# 30 3D Sunday 4-15 Carleton Sportsmans Club



## Girtski (Apr 29, 2009)

Come on out and join us. The forcast is for mid 70's and partly cloudy skies. The course is in great shape and it only needs shooters! The kitchen will be open serving hot dogs and hamburgers with chips and pop as well. Yours truly will be the cook along with a little help from my friends! Here's a link to the club:

http://carletonsportsmensclub.com/index.html

All shooters welcome

Shooting fees 8.00 12 and up 5.00 11 and under.

Registration 8AM-2PM


----------



## mikieday (Jan 20, 2004)

Love Carleton 3d Shoot...great course, we plan on shooting it first thing


----------



## Girtski (Apr 29, 2009)

To Seeing you Mikie...I believe it was at Livingston last...That's where Cam runs the show right? 

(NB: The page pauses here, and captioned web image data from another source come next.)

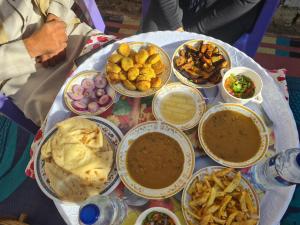 a table topped with lots of different types of food at White Desert Experience in Bawati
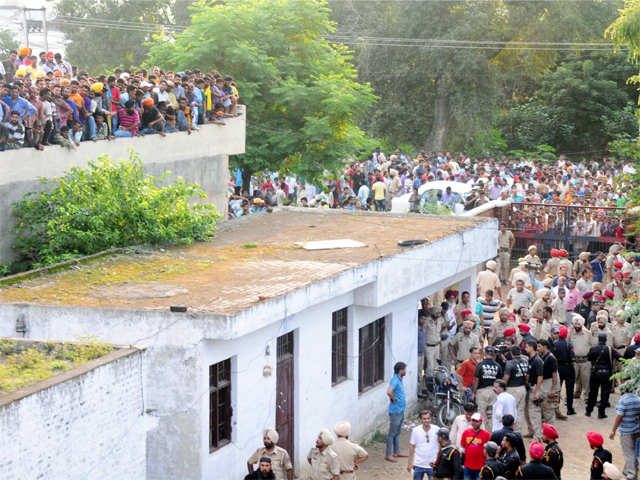 People crowd near the scene of the encounter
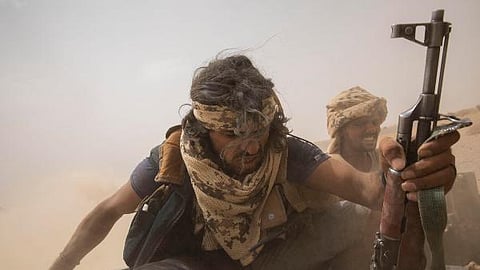 Yemeni fighters backed by the Saudi-led coalition ride on the back of an armored vehicle as they leave the front lines of Marib, Yemen.
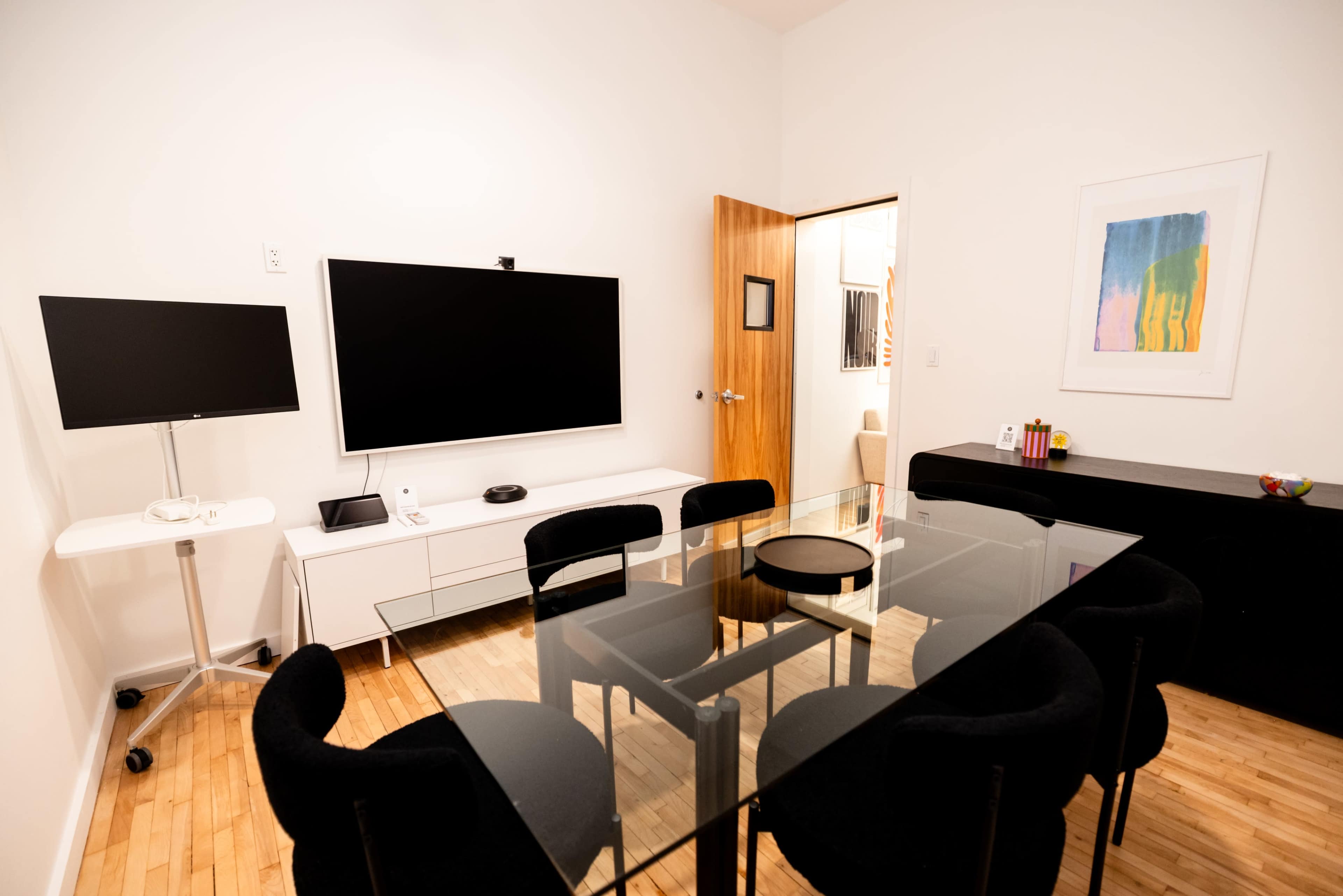 The image shows a modern office meeting room featuring a glass table, black chairs, a large television, a smaller monitor on wheels, and a wooden door leading to another space.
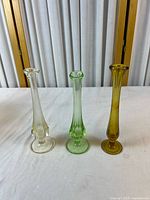 Front view of three glass bud vases in clear, green and amber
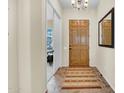 Inviting entryway with tile flooring, a wooden front door, and view into the adjacent bedroom at 42823 N Courage Trl, Anthem, AZ 85086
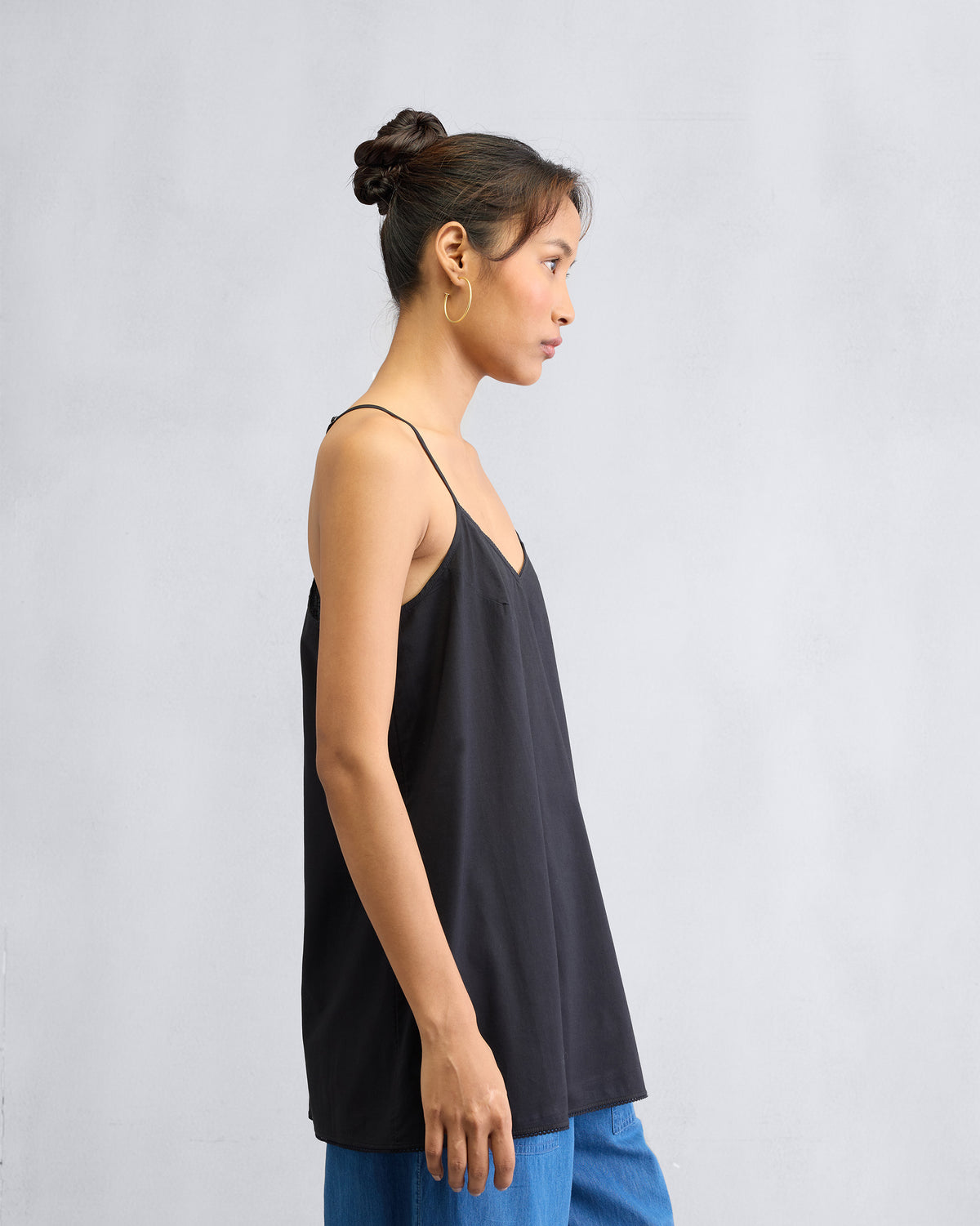 Side view of a black Afra Camisole with spaghetti straps.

TODAY's the day folks. Come on out and join us!


----------



## mikieday (Jan 20, 2004)

yes, Camron runs the one out there last i knew..been a couple years since i shot out there or anywhere for that matter..once this rain blows thru I plan on heading up


----------



## mikieday (Jan 20, 2004)

great seeing you at the club, it was a awesome shoot


----------



## bigcountrysg (Oct 9, 2006)

Wish I heard about this ealier and not later. Oh well maybe next time.


----------



## Girtski (Apr 29, 2009)

bigcountrysg said:


> Wish I heard about this ealier and not later. Oh well maybe next time.


 
May 20....Registration is 9-3....

I will post a couple weeks before the event


----------